C. Schmitt to E. Jünger
February 25th, 1941
Dear Mr. Jünger!
We were all very happy to hear from you. Your wife also wrote to me several days ago. We’re all waiting for March. At the same time I’m sending you Melville’s “Benito Cereno”. Sadly I can’t find “Moby Dick” anywhere. I hope to acquire “Billy Budd” soon. I am overwhelmed by the unintentional symbolism of the whole situation. […]
E. Jünger to C. Schmitt
March 3rd, 1941
Dear Mr. Staatsrat*!
I have already ordered all the books by Melville and I will gift them away if I get them from you again. I have already heard from my book merchant that “Moby Dick” is currently unavailable. I have read “Billy Budd” years ago. It’s about chercher quelqu’un, looking for somebody — like an evil supervisor might do with a subordinate — to destroy him. […]
*”Councilor of State”, Schmitt’s government position at that time.
C. Schmitt to E. Jünger
July 4th, 1941
Dear Mr. Jünger!
I would be extraordinarily happy to meet you at the Ritz in Paris and drink a bottle of wine with you. The yearning for such pleasures grows; wine and friends become rare. All of us want to go to Kirchhorst when the holidays begin at the end of July.

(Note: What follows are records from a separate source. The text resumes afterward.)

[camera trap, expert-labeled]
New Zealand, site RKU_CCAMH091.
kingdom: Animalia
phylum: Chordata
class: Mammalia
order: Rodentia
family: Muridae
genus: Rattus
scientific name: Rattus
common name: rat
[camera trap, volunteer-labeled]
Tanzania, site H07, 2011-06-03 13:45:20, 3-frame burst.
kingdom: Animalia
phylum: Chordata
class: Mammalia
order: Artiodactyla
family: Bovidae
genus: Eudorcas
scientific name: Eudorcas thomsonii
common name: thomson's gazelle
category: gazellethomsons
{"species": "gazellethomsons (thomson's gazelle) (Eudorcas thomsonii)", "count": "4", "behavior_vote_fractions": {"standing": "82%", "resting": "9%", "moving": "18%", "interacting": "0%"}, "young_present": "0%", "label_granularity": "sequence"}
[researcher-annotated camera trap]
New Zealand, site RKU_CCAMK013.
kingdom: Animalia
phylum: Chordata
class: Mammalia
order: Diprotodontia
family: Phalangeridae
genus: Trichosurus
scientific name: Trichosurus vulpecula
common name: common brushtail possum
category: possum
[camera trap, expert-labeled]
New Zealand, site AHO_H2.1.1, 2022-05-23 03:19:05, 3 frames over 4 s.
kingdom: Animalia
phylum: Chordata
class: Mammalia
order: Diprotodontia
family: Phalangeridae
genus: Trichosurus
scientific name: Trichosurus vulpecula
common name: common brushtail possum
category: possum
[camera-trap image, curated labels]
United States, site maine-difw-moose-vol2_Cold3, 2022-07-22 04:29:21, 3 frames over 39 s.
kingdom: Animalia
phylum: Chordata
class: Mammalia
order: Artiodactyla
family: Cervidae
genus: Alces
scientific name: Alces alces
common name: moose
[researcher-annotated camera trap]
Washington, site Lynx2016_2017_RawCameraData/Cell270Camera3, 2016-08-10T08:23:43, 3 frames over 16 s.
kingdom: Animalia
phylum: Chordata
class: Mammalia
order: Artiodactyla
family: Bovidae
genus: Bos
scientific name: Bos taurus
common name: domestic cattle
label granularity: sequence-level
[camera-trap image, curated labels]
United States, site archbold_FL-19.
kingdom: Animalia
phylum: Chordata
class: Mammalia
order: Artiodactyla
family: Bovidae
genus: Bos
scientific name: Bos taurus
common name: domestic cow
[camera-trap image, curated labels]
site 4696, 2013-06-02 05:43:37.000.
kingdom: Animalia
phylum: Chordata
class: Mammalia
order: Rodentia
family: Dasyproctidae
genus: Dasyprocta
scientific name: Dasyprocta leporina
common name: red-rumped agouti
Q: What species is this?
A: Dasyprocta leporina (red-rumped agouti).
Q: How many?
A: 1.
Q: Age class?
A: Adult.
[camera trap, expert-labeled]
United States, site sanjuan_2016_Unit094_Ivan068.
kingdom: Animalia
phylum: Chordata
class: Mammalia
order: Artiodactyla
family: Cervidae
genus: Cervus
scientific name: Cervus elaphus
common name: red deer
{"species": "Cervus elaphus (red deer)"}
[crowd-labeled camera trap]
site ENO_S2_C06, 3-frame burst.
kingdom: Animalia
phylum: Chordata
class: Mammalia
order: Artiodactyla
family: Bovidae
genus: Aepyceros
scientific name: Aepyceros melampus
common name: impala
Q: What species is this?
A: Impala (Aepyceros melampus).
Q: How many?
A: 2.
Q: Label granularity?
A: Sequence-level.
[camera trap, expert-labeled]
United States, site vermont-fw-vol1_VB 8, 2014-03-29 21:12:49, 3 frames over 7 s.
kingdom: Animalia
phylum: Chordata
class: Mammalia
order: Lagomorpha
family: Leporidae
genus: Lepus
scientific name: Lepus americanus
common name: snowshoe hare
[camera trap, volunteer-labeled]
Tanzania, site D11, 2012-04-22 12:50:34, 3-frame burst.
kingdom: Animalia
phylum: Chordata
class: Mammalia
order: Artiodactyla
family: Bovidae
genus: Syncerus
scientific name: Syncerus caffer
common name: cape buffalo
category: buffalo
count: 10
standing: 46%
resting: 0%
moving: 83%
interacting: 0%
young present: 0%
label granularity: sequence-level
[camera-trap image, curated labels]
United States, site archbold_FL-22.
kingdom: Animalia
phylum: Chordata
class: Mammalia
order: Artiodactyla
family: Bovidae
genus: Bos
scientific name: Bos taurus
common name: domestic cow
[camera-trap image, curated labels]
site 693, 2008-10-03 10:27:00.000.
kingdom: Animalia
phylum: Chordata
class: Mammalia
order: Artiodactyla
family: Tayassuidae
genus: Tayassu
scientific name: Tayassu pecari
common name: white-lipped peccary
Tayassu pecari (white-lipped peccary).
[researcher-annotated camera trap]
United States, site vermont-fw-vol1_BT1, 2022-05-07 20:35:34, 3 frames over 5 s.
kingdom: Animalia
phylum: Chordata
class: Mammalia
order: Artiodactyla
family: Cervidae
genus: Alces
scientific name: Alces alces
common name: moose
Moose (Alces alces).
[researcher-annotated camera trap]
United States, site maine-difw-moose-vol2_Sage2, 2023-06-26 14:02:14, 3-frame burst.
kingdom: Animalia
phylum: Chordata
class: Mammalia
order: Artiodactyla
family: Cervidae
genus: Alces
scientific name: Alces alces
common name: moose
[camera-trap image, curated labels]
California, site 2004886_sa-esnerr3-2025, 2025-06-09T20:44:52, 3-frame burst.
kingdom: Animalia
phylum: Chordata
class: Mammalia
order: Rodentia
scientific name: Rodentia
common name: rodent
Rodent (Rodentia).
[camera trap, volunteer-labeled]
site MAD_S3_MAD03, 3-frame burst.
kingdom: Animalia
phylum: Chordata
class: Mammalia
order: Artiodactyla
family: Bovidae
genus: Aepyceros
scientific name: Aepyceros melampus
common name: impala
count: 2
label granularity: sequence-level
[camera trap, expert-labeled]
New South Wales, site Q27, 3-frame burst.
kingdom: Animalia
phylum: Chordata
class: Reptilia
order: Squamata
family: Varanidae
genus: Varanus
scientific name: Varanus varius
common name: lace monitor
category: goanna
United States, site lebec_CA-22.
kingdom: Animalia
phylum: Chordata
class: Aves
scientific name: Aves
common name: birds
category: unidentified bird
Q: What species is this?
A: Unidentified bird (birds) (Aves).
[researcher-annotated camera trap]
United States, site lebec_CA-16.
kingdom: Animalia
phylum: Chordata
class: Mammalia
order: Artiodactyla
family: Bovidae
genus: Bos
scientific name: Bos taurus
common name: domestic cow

I have read Giono’s book about Melville. Its beginning is beautiful. At first one is delighted by the French art of painting through which everything is seen. But then comes the privatization and in the end I found the book to be effeminate, vain and anodin. This mixture of sensualism and anarchism disgusts me. It makes Melville seem like kitsch, even though his matchless greatness lies in the power to create an objective, elementary and concrete situation. “Benito Cereno” is thus greater than the Russians and all the other writers of the 19th century, even Poe shrinks next to him. “Moby Dick”, as an epic of the sea, can only be compared to the Odyssey. Only Melville can make the sea as an element palpable. A very relevant topic for our times. […]
E. Jünger to C. Schmitt
August 28th, 1941
[…] I am still reading “Moby Dick”. The book has a truly cosmic outline. I often remember the line “and Leviathan playeth”, I think it was from Klopstock. The interest of the economic world in these majestic animals is that of a knacker. The lowly-demonic plays a role and becomes visible in the dim fires of the sperm oil boilers. I cannot agree with your judgment of Poe in comparison to Melville. Poe is, and will be, the great master, who paints the outline and the inner mathematics of dangerous worlds. He radiates in many directions — he touches on this one, for example, in “Maelstrom”, “Gordon Pym” and in his cosmography.
C. Schmitt to E. Jünger
September 17th, 1941
[…]
[If we manage to meet] I would like to explain to you my view of Melville. I did not mean to sound bossy or to belittle Poe. I think of “Benito Cereno” as a symbol of the situation. This is an inexhaustible topic! Is “Moby Dick” available in French?
E. Jünger to C. Schmitt
April 8th, 1943
Dear Mr. Schmitt,
Your letters from March 16th and March 21st have reached me. I want to thank you and your wife for the cordial congratulations for my birthday. The day began symbolically: the state, by moving the clock forward, stole an hour of my life. Afterwards I had an important dream about Eva and her progeny. It fit the mood of the day and turned into the first note I wrote down at the beginning of the new year of my life. The first one to congratulate me was general Speidel; he called me from Poltava.
I liked the connection between the imagery of Poe and Melville in your dream — while Poe sees as an individual, Melville sees politically and socially. By merging them you reach the behaviour of an individual against the cabal of conspirators.